### DEINE AUFGABE:
Schreib den Abschnitt der Besprechung des Blondie-Albums, der mit "Die Band hatte" beginnt und mit "Songs dieses Albums." endet, noch einmal ab und ändere dabei "Opener" in "Eröffnungssong".

### LESETEXT:
——

Die Band hatte in den späten 70ern und frühen 80ern ihre vorerst grössten Erfolge und dann in den späten 90ern ein grosses Comeback. Seitdem erscheinen von Zeit zu Zeit wieder neue Blondie-Alben, die mal mehr, mal weniger gelungen ausfallen. Wie steht es ums aktuelle Album Pollinator, das von den Kritiken gelobt in mir hohe Erwartungen geweckt hat? Nun, ich will mir das Ganze einmal Track-By-Track anschauen:


Der Opener Doom or Destiny wäre in den späten 70ern sicherlich ein Hit geworden und wäre auf einem der frühen Blondie-Alben gut aufgehoben gewesen. Als aktuelle Nummer löst der Song in mir aber keine Begeisterung aus, zumal Blondie schon allzu oft mit Songs in diese Richtung gegangen ist. Trotzdem aber ganz nett und mit Joan Jett in den Backingvocals einer der besseren Songs dieses Albums.

——

### DAS MATERIAL:
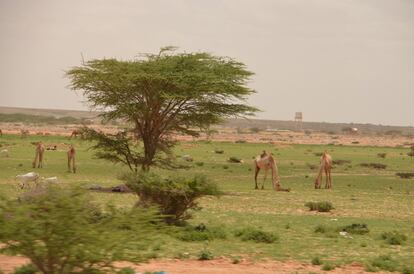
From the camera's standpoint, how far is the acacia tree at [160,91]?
98.1ft

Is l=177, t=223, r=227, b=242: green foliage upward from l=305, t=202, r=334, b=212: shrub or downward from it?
upward

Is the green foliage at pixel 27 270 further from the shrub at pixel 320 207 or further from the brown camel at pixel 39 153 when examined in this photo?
the brown camel at pixel 39 153

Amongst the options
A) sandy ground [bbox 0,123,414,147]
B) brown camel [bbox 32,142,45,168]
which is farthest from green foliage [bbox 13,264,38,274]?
sandy ground [bbox 0,123,414,147]

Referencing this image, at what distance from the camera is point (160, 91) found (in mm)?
29906

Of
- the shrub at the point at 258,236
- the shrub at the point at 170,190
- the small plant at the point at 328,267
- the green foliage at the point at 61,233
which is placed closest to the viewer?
the green foliage at the point at 61,233

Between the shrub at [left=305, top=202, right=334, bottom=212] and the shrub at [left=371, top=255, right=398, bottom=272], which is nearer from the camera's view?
the shrub at [left=371, top=255, right=398, bottom=272]

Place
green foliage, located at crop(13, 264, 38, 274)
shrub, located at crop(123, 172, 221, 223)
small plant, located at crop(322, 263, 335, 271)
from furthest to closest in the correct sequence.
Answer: shrub, located at crop(123, 172, 221, 223), small plant, located at crop(322, 263, 335, 271), green foliage, located at crop(13, 264, 38, 274)

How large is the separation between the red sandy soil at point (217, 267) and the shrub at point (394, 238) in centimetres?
338

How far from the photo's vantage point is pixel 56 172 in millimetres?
36938

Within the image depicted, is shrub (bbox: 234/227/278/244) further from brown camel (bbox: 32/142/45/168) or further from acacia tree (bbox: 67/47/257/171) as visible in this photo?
brown camel (bbox: 32/142/45/168)

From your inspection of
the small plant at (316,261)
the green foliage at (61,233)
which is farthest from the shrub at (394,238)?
the green foliage at (61,233)

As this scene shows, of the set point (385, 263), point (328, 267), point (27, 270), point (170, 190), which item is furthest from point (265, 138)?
point (27, 270)

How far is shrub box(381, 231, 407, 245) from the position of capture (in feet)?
55.9

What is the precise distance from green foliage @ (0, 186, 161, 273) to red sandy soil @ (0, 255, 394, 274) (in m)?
2.92
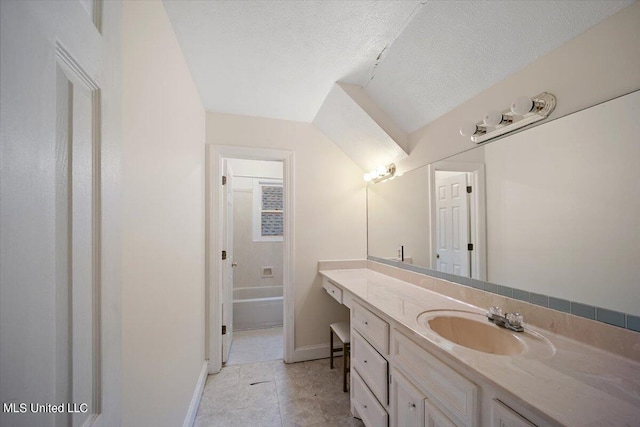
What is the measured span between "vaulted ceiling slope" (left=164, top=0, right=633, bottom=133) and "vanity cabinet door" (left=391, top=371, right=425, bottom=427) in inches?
62.8

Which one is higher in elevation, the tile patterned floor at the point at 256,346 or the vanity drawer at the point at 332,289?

——

### FERTIGE ÜBUNG:
Die Band hatte in den späten 70ern und frühen 80ern ihre vorerst grössten Erfolge und dann in den späten 90ern ein grosses Comeback. Seitdem erscheinen von Zeit zu Zeit wieder neue Blondie-Alben, die mal mehr, mal weniger gelungen ausfallen. Wie steht es ums aktuelle Album Pollinator, das von den Kritiken gelobt in mir hohe Erwartungen geweckt hat? Nun, ich will mir das Ganze einmal Track-By-Track anschauen:


Der Eröffnungssong Doom or Destiny wäre in den späten 70ern sicherlich ein Hit geworden und wäre auf einem der frühen Blondie-Alben gut aufgehoben gewesen. Als aktuelle Nummer löst der Song in mir aber keine Begeisterung aus, zumal Blondie schon allzu oft mit Songs in diese Richtung gegangen ist. Trotzdem aber ganz nett und mit Joan Jett in den Backingvocals einer der besseren Songs dieses Albums.